Main outcome measures: (1) Patient-reported provider involvement (endocrinologist, surgeon, PCP) at diagnosis and treatment; (2) PCP-reported involvement (more vs less) and comfort (more vs less) with discussing diagnosis and treatment.
Results: Among thyroid cancer patients, 40.6% reported being informed of their diagnosis by their surgeon, 37.9% by their endocrinologist, and 13.5% by their PCP. Patients reported discussing their treatment with their surgeon (71.7%), endocrinologist (69.6%), and PCP (33.3%). Physician specialty involvement in diagnosis and treatment varied by patient race/ethnicity and age. For example, Hispanic patients (vs non-Hispanic White) were more likely to report their PCP informed them of their diagnosis (odds ratio [OR]: 1.68; 95% CI, 1.24-2.27). Patients ≥65 years (vs <45 years) were more likely to discuss treatment with their PCP (OR: 1.59; 95% CI, 1.22-2.08). Although 74% of PCPs reported discussing their patients' diagnosis and 62% their treatment, only 66% and 48%, respectively, were comfortable doing so.

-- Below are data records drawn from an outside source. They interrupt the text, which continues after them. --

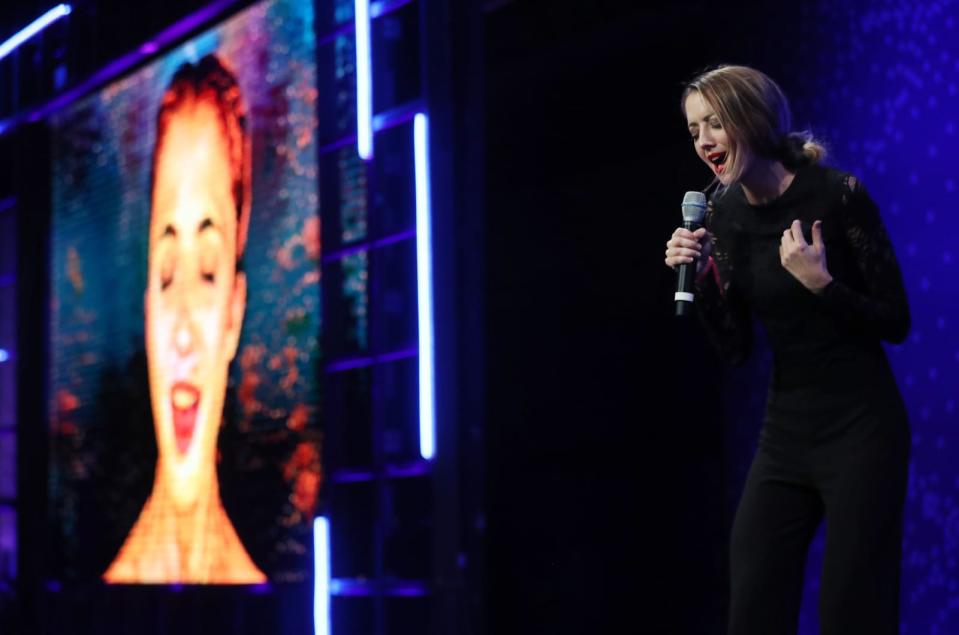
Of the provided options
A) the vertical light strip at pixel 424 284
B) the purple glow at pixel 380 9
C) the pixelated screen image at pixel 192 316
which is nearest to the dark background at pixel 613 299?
the vertical light strip at pixel 424 284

Conclusions: PCPs were involved in thyroid cancer diagnosis and treatment, and their involvement was greater among older patients and patients of minority race/ethnicity. This suggests an opportunity to leverage PCP involvement in thyroid cancer management to improve health and quality of care outcomes for vulnerable patients.
Keywords: endocrinologists; healthcare disparities; physicians; primary care; surgeons; thyroid neoplasms.